[Excerpted passage]
Why FPO is better for sim-to-real robotics
- Reality-Sim gap mitigation. In sim-to-real transfer, the “training set” is the set of rollouts from simulation, but the deployment environment is real-world physics..Flow matching interprets this as learning probability transport maps from a simple prior to actions conditioned on observations. When that map is trained on a variety of simulated conditions such as lighting issues , the learned flow naturally routes probability mass toward action trajectories that remain valid across multiple domains.
- Multi-modal action generation. In robotics tasks,usually there’s more than one “right” answer .The same manipulation task may be performed with a different trajectory or action chunks. A Gaussian policy is like a hill with one peak which encapsulates only one single strategy .Flow based policies can form multiple peaks each representing a viable approach .The flow can split into several streams enabling the robot to switch between strategies on the fly depending on the environment.

(Data lines)
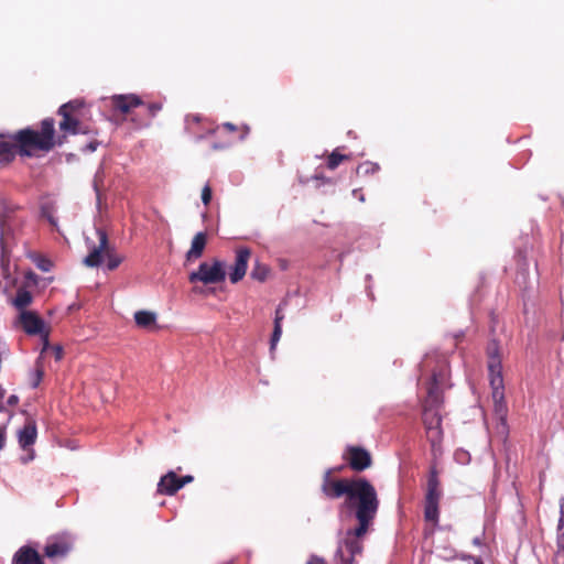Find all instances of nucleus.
Returning <instances> with one entry per match:
<instances>
[{"label":"nucleus","instance_id":"obj_24","mask_svg":"<svg viewBox=\"0 0 564 564\" xmlns=\"http://www.w3.org/2000/svg\"><path fill=\"white\" fill-rule=\"evenodd\" d=\"M29 257L33 263L43 272H48L53 268V262L37 252H30Z\"/></svg>","mask_w":564,"mask_h":564},{"label":"nucleus","instance_id":"obj_47","mask_svg":"<svg viewBox=\"0 0 564 564\" xmlns=\"http://www.w3.org/2000/svg\"><path fill=\"white\" fill-rule=\"evenodd\" d=\"M471 558L474 561V564H484L481 558H479V557H471Z\"/></svg>","mask_w":564,"mask_h":564},{"label":"nucleus","instance_id":"obj_29","mask_svg":"<svg viewBox=\"0 0 564 564\" xmlns=\"http://www.w3.org/2000/svg\"><path fill=\"white\" fill-rule=\"evenodd\" d=\"M380 167L377 163L364 162L357 166L356 172L358 175H367L377 173Z\"/></svg>","mask_w":564,"mask_h":564},{"label":"nucleus","instance_id":"obj_25","mask_svg":"<svg viewBox=\"0 0 564 564\" xmlns=\"http://www.w3.org/2000/svg\"><path fill=\"white\" fill-rule=\"evenodd\" d=\"M350 155H347V154H341L339 152V149H335L328 156H327V162H326V166L329 169V170H335L340 163H343L344 161H348L350 160Z\"/></svg>","mask_w":564,"mask_h":564},{"label":"nucleus","instance_id":"obj_20","mask_svg":"<svg viewBox=\"0 0 564 564\" xmlns=\"http://www.w3.org/2000/svg\"><path fill=\"white\" fill-rule=\"evenodd\" d=\"M441 496L442 491L440 489V481L435 469H432L427 480L425 501L440 503Z\"/></svg>","mask_w":564,"mask_h":564},{"label":"nucleus","instance_id":"obj_48","mask_svg":"<svg viewBox=\"0 0 564 564\" xmlns=\"http://www.w3.org/2000/svg\"><path fill=\"white\" fill-rule=\"evenodd\" d=\"M242 129H243L245 134H247L249 132V128L247 126H243Z\"/></svg>","mask_w":564,"mask_h":564},{"label":"nucleus","instance_id":"obj_37","mask_svg":"<svg viewBox=\"0 0 564 564\" xmlns=\"http://www.w3.org/2000/svg\"><path fill=\"white\" fill-rule=\"evenodd\" d=\"M52 351H53L55 360L59 361L63 358V349L61 346L52 347Z\"/></svg>","mask_w":564,"mask_h":564},{"label":"nucleus","instance_id":"obj_46","mask_svg":"<svg viewBox=\"0 0 564 564\" xmlns=\"http://www.w3.org/2000/svg\"><path fill=\"white\" fill-rule=\"evenodd\" d=\"M473 543H474L475 545H481V540H480V538H475V539L473 540Z\"/></svg>","mask_w":564,"mask_h":564},{"label":"nucleus","instance_id":"obj_43","mask_svg":"<svg viewBox=\"0 0 564 564\" xmlns=\"http://www.w3.org/2000/svg\"><path fill=\"white\" fill-rule=\"evenodd\" d=\"M6 444V427H0V451L4 447Z\"/></svg>","mask_w":564,"mask_h":564},{"label":"nucleus","instance_id":"obj_50","mask_svg":"<svg viewBox=\"0 0 564 564\" xmlns=\"http://www.w3.org/2000/svg\"><path fill=\"white\" fill-rule=\"evenodd\" d=\"M314 178H316V180H319V178L324 180V177L322 175H315Z\"/></svg>","mask_w":564,"mask_h":564},{"label":"nucleus","instance_id":"obj_49","mask_svg":"<svg viewBox=\"0 0 564 564\" xmlns=\"http://www.w3.org/2000/svg\"><path fill=\"white\" fill-rule=\"evenodd\" d=\"M4 410V405H3V402L0 401V412H2Z\"/></svg>","mask_w":564,"mask_h":564},{"label":"nucleus","instance_id":"obj_45","mask_svg":"<svg viewBox=\"0 0 564 564\" xmlns=\"http://www.w3.org/2000/svg\"><path fill=\"white\" fill-rule=\"evenodd\" d=\"M18 401H19V398L14 394H12L8 398V404L11 406L15 405L18 403Z\"/></svg>","mask_w":564,"mask_h":564},{"label":"nucleus","instance_id":"obj_33","mask_svg":"<svg viewBox=\"0 0 564 564\" xmlns=\"http://www.w3.org/2000/svg\"><path fill=\"white\" fill-rule=\"evenodd\" d=\"M161 110H162L161 102H150L147 105V113L151 118H154Z\"/></svg>","mask_w":564,"mask_h":564},{"label":"nucleus","instance_id":"obj_15","mask_svg":"<svg viewBox=\"0 0 564 564\" xmlns=\"http://www.w3.org/2000/svg\"><path fill=\"white\" fill-rule=\"evenodd\" d=\"M249 258V249H240L237 253L235 263L228 268L229 280L232 284L238 283L246 275Z\"/></svg>","mask_w":564,"mask_h":564},{"label":"nucleus","instance_id":"obj_31","mask_svg":"<svg viewBox=\"0 0 564 564\" xmlns=\"http://www.w3.org/2000/svg\"><path fill=\"white\" fill-rule=\"evenodd\" d=\"M206 243L207 234L205 231H199L194 236L191 247H205Z\"/></svg>","mask_w":564,"mask_h":564},{"label":"nucleus","instance_id":"obj_39","mask_svg":"<svg viewBox=\"0 0 564 564\" xmlns=\"http://www.w3.org/2000/svg\"><path fill=\"white\" fill-rule=\"evenodd\" d=\"M284 318V315L281 311V307L279 306L275 311V318H274V323H279V325H282V321Z\"/></svg>","mask_w":564,"mask_h":564},{"label":"nucleus","instance_id":"obj_30","mask_svg":"<svg viewBox=\"0 0 564 564\" xmlns=\"http://www.w3.org/2000/svg\"><path fill=\"white\" fill-rule=\"evenodd\" d=\"M54 214H55V210H54L53 206H51V205H43L41 207V215H42V217L47 219V221L53 227H56L57 226V221H56V218H55Z\"/></svg>","mask_w":564,"mask_h":564},{"label":"nucleus","instance_id":"obj_8","mask_svg":"<svg viewBox=\"0 0 564 564\" xmlns=\"http://www.w3.org/2000/svg\"><path fill=\"white\" fill-rule=\"evenodd\" d=\"M123 259L124 257L118 253L116 249H93L91 252L84 258L83 262L89 268L115 270Z\"/></svg>","mask_w":564,"mask_h":564},{"label":"nucleus","instance_id":"obj_36","mask_svg":"<svg viewBox=\"0 0 564 564\" xmlns=\"http://www.w3.org/2000/svg\"><path fill=\"white\" fill-rule=\"evenodd\" d=\"M43 375H44L43 368L37 365L36 369H35V372H34V379H33V382H32V387L33 388L39 386V383L41 382V380L43 378Z\"/></svg>","mask_w":564,"mask_h":564},{"label":"nucleus","instance_id":"obj_9","mask_svg":"<svg viewBox=\"0 0 564 564\" xmlns=\"http://www.w3.org/2000/svg\"><path fill=\"white\" fill-rule=\"evenodd\" d=\"M352 480L354 479H334L332 477V470L328 469L323 476L322 491L329 499H337L344 495L348 498Z\"/></svg>","mask_w":564,"mask_h":564},{"label":"nucleus","instance_id":"obj_40","mask_svg":"<svg viewBox=\"0 0 564 564\" xmlns=\"http://www.w3.org/2000/svg\"><path fill=\"white\" fill-rule=\"evenodd\" d=\"M307 564H326V563H325L324 558L313 555L307 561Z\"/></svg>","mask_w":564,"mask_h":564},{"label":"nucleus","instance_id":"obj_32","mask_svg":"<svg viewBox=\"0 0 564 564\" xmlns=\"http://www.w3.org/2000/svg\"><path fill=\"white\" fill-rule=\"evenodd\" d=\"M282 336V325L274 323V328L271 337V350H273Z\"/></svg>","mask_w":564,"mask_h":564},{"label":"nucleus","instance_id":"obj_5","mask_svg":"<svg viewBox=\"0 0 564 564\" xmlns=\"http://www.w3.org/2000/svg\"><path fill=\"white\" fill-rule=\"evenodd\" d=\"M490 368L492 372L491 395L494 401V414L497 419L495 433L501 441L505 442L509 434V427L507 424L508 408L505 402L503 379L499 375V365L494 362L491 364Z\"/></svg>","mask_w":564,"mask_h":564},{"label":"nucleus","instance_id":"obj_16","mask_svg":"<svg viewBox=\"0 0 564 564\" xmlns=\"http://www.w3.org/2000/svg\"><path fill=\"white\" fill-rule=\"evenodd\" d=\"M111 107L123 115H127L131 111V109L142 106V99L134 95H115L110 98Z\"/></svg>","mask_w":564,"mask_h":564},{"label":"nucleus","instance_id":"obj_23","mask_svg":"<svg viewBox=\"0 0 564 564\" xmlns=\"http://www.w3.org/2000/svg\"><path fill=\"white\" fill-rule=\"evenodd\" d=\"M32 294L24 290V289H20L18 292H17V296L15 299L13 300V305L21 311H26V306H29L31 303H32Z\"/></svg>","mask_w":564,"mask_h":564},{"label":"nucleus","instance_id":"obj_3","mask_svg":"<svg viewBox=\"0 0 564 564\" xmlns=\"http://www.w3.org/2000/svg\"><path fill=\"white\" fill-rule=\"evenodd\" d=\"M346 505L356 509V519L359 525L354 529V534L357 536L365 535L379 507L375 487L365 478L352 480Z\"/></svg>","mask_w":564,"mask_h":564},{"label":"nucleus","instance_id":"obj_26","mask_svg":"<svg viewBox=\"0 0 564 564\" xmlns=\"http://www.w3.org/2000/svg\"><path fill=\"white\" fill-rule=\"evenodd\" d=\"M270 273V269L260 262H257L250 273L251 278L259 281L264 282Z\"/></svg>","mask_w":564,"mask_h":564},{"label":"nucleus","instance_id":"obj_41","mask_svg":"<svg viewBox=\"0 0 564 564\" xmlns=\"http://www.w3.org/2000/svg\"><path fill=\"white\" fill-rule=\"evenodd\" d=\"M220 128H223V129H225V130H227V131H229V132H235V131H237V130H238V127H237V126H235V124H234V123H231V122H225V123H223V124H221V127H220Z\"/></svg>","mask_w":564,"mask_h":564},{"label":"nucleus","instance_id":"obj_7","mask_svg":"<svg viewBox=\"0 0 564 564\" xmlns=\"http://www.w3.org/2000/svg\"><path fill=\"white\" fill-rule=\"evenodd\" d=\"M19 324L28 335H39L43 341L42 354L48 348L50 327L34 311H21L19 313Z\"/></svg>","mask_w":564,"mask_h":564},{"label":"nucleus","instance_id":"obj_14","mask_svg":"<svg viewBox=\"0 0 564 564\" xmlns=\"http://www.w3.org/2000/svg\"><path fill=\"white\" fill-rule=\"evenodd\" d=\"M186 131L198 139H202L207 133H214L219 130V126L213 128L212 124H207L199 115H187L185 118Z\"/></svg>","mask_w":564,"mask_h":564},{"label":"nucleus","instance_id":"obj_22","mask_svg":"<svg viewBox=\"0 0 564 564\" xmlns=\"http://www.w3.org/2000/svg\"><path fill=\"white\" fill-rule=\"evenodd\" d=\"M134 321L138 326L147 329L156 328V314L149 311H139L134 314Z\"/></svg>","mask_w":564,"mask_h":564},{"label":"nucleus","instance_id":"obj_44","mask_svg":"<svg viewBox=\"0 0 564 564\" xmlns=\"http://www.w3.org/2000/svg\"><path fill=\"white\" fill-rule=\"evenodd\" d=\"M432 358H425L422 365L423 370H429L432 367Z\"/></svg>","mask_w":564,"mask_h":564},{"label":"nucleus","instance_id":"obj_38","mask_svg":"<svg viewBox=\"0 0 564 564\" xmlns=\"http://www.w3.org/2000/svg\"><path fill=\"white\" fill-rule=\"evenodd\" d=\"M193 481V476H183V477H178V485H180V489L183 488L186 484H189Z\"/></svg>","mask_w":564,"mask_h":564},{"label":"nucleus","instance_id":"obj_1","mask_svg":"<svg viewBox=\"0 0 564 564\" xmlns=\"http://www.w3.org/2000/svg\"><path fill=\"white\" fill-rule=\"evenodd\" d=\"M436 367L432 370L431 382L427 388V397L423 404V423L426 430V436L431 443L432 451L435 453L440 449L443 440V431L441 427V415L438 408L442 404L441 387L447 378V361L445 357H437Z\"/></svg>","mask_w":564,"mask_h":564},{"label":"nucleus","instance_id":"obj_21","mask_svg":"<svg viewBox=\"0 0 564 564\" xmlns=\"http://www.w3.org/2000/svg\"><path fill=\"white\" fill-rule=\"evenodd\" d=\"M18 155L15 141L10 138L9 141L0 140V163H10Z\"/></svg>","mask_w":564,"mask_h":564},{"label":"nucleus","instance_id":"obj_6","mask_svg":"<svg viewBox=\"0 0 564 564\" xmlns=\"http://www.w3.org/2000/svg\"><path fill=\"white\" fill-rule=\"evenodd\" d=\"M226 272V263L221 260L213 259L212 261L202 262L198 269L188 275V280L192 283L217 284L225 280Z\"/></svg>","mask_w":564,"mask_h":564},{"label":"nucleus","instance_id":"obj_12","mask_svg":"<svg viewBox=\"0 0 564 564\" xmlns=\"http://www.w3.org/2000/svg\"><path fill=\"white\" fill-rule=\"evenodd\" d=\"M552 564H564V498L560 499V519L556 525L555 550Z\"/></svg>","mask_w":564,"mask_h":564},{"label":"nucleus","instance_id":"obj_19","mask_svg":"<svg viewBox=\"0 0 564 564\" xmlns=\"http://www.w3.org/2000/svg\"><path fill=\"white\" fill-rule=\"evenodd\" d=\"M14 564H44V562L35 550L24 546L15 553Z\"/></svg>","mask_w":564,"mask_h":564},{"label":"nucleus","instance_id":"obj_28","mask_svg":"<svg viewBox=\"0 0 564 564\" xmlns=\"http://www.w3.org/2000/svg\"><path fill=\"white\" fill-rule=\"evenodd\" d=\"M488 356H489V362H488L489 377L491 378V376H492L490 366L494 362L499 365V375L502 377V375H501V361H500V358L498 356V346H497L496 343H491L489 345V347H488Z\"/></svg>","mask_w":564,"mask_h":564},{"label":"nucleus","instance_id":"obj_10","mask_svg":"<svg viewBox=\"0 0 564 564\" xmlns=\"http://www.w3.org/2000/svg\"><path fill=\"white\" fill-rule=\"evenodd\" d=\"M73 542V536L67 532L53 535L47 540L44 554L50 558L65 556L70 551Z\"/></svg>","mask_w":564,"mask_h":564},{"label":"nucleus","instance_id":"obj_18","mask_svg":"<svg viewBox=\"0 0 564 564\" xmlns=\"http://www.w3.org/2000/svg\"><path fill=\"white\" fill-rule=\"evenodd\" d=\"M180 490L178 477L174 471H169L161 477L158 484V492L161 495L173 496Z\"/></svg>","mask_w":564,"mask_h":564},{"label":"nucleus","instance_id":"obj_4","mask_svg":"<svg viewBox=\"0 0 564 564\" xmlns=\"http://www.w3.org/2000/svg\"><path fill=\"white\" fill-rule=\"evenodd\" d=\"M82 108L83 102L79 100H70L58 108L57 115L62 117V120L58 123L61 131L58 137H65L66 142L68 134H87L91 137V139L82 150L84 152H94L99 145V142L96 139L98 130L96 127L80 121L79 112Z\"/></svg>","mask_w":564,"mask_h":564},{"label":"nucleus","instance_id":"obj_11","mask_svg":"<svg viewBox=\"0 0 564 564\" xmlns=\"http://www.w3.org/2000/svg\"><path fill=\"white\" fill-rule=\"evenodd\" d=\"M359 536L354 534V530L347 532L344 545H339L336 552V557H339L343 564H350L354 556L361 552V544L357 540Z\"/></svg>","mask_w":564,"mask_h":564},{"label":"nucleus","instance_id":"obj_35","mask_svg":"<svg viewBox=\"0 0 564 564\" xmlns=\"http://www.w3.org/2000/svg\"><path fill=\"white\" fill-rule=\"evenodd\" d=\"M202 200L204 205H208L212 200V187L209 185H205L202 189Z\"/></svg>","mask_w":564,"mask_h":564},{"label":"nucleus","instance_id":"obj_27","mask_svg":"<svg viewBox=\"0 0 564 564\" xmlns=\"http://www.w3.org/2000/svg\"><path fill=\"white\" fill-rule=\"evenodd\" d=\"M438 503L436 502H426L424 506V518L426 521L437 523L438 521Z\"/></svg>","mask_w":564,"mask_h":564},{"label":"nucleus","instance_id":"obj_34","mask_svg":"<svg viewBox=\"0 0 564 564\" xmlns=\"http://www.w3.org/2000/svg\"><path fill=\"white\" fill-rule=\"evenodd\" d=\"M204 249H189L186 253V261L192 262L202 257Z\"/></svg>","mask_w":564,"mask_h":564},{"label":"nucleus","instance_id":"obj_17","mask_svg":"<svg viewBox=\"0 0 564 564\" xmlns=\"http://www.w3.org/2000/svg\"><path fill=\"white\" fill-rule=\"evenodd\" d=\"M37 436L36 423L33 419H29L24 426L18 432L19 444L23 449L33 445Z\"/></svg>","mask_w":564,"mask_h":564},{"label":"nucleus","instance_id":"obj_42","mask_svg":"<svg viewBox=\"0 0 564 564\" xmlns=\"http://www.w3.org/2000/svg\"><path fill=\"white\" fill-rule=\"evenodd\" d=\"M108 243V240H107V236L104 231H100L99 232V246L100 248H104V247H108L107 246Z\"/></svg>","mask_w":564,"mask_h":564},{"label":"nucleus","instance_id":"obj_13","mask_svg":"<svg viewBox=\"0 0 564 564\" xmlns=\"http://www.w3.org/2000/svg\"><path fill=\"white\" fill-rule=\"evenodd\" d=\"M351 469L361 471L371 466V456L365 448L350 446L346 456Z\"/></svg>","mask_w":564,"mask_h":564},{"label":"nucleus","instance_id":"obj_2","mask_svg":"<svg viewBox=\"0 0 564 564\" xmlns=\"http://www.w3.org/2000/svg\"><path fill=\"white\" fill-rule=\"evenodd\" d=\"M9 138L15 141L18 155L21 158H37L51 152L56 145L65 143V137H56L55 120L45 118L40 128L26 127L12 133Z\"/></svg>","mask_w":564,"mask_h":564}]
</instances>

[Prompt] Continue the passage on why FPO suits sim-to-real robotics, starting after its last sentence. These items have no connection to the passage on FPO for sim-to-real robotics.

[Solved exercise]
- Balanced expressiveness & efficiency. Using CFM and ELBO proxies reduces costly exact likelihood evaluations.
- Stable policy optimization & safety. FPO replaces exact likelihood maximization with advantage-weighted conditional flow matching, keeping updates bounded in the same way PPO’s trust-region clipping does. This preserves training stability while simplifying the objective. For real-world robots, that stability translates into predictable, gradual policy changes, avoiding the erratic shifts that can cause unsafe motions.
Conclusion
Flow Policy Optimization (FPO) combines flow-based generative modeling and on-policy RL to produce expressive, stable policies—particularly suited to robotic manipulation and sim-to-real transfer.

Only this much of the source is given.